INSTRUCTIONS TO FOLLOW: For each line in the data below that has the word "genus", copy that line.

INFORMATION PROVIDED:
=====

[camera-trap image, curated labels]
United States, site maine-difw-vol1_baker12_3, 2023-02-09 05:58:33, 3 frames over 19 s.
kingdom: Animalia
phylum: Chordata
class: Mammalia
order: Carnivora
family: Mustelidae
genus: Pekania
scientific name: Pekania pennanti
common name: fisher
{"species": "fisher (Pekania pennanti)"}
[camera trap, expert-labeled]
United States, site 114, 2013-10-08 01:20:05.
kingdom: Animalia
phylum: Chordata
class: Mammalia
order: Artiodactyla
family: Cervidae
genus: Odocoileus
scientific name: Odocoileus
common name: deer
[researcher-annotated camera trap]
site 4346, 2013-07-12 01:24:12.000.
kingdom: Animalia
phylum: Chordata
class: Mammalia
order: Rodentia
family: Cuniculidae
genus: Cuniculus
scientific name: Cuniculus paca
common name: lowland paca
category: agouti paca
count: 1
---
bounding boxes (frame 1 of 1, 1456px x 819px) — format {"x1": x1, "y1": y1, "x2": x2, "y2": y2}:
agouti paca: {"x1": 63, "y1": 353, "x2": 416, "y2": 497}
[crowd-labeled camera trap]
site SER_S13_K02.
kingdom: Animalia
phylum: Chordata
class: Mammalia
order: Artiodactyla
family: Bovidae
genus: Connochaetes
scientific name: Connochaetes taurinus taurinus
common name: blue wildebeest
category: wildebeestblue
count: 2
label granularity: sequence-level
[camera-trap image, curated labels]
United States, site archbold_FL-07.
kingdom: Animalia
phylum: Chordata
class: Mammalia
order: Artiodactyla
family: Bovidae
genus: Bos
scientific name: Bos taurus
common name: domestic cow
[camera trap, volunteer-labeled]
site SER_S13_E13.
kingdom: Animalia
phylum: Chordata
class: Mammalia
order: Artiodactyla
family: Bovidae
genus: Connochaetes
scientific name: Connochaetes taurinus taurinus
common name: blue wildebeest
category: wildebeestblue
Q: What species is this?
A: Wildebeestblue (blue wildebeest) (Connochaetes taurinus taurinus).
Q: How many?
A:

=====

SOLUTION FOR THIS PROBLEM:
genus: Pekania
genus: Odocoileus
genus: Cuniculus
genus: Connochaetes
genus: Bos
genus: Connochaetes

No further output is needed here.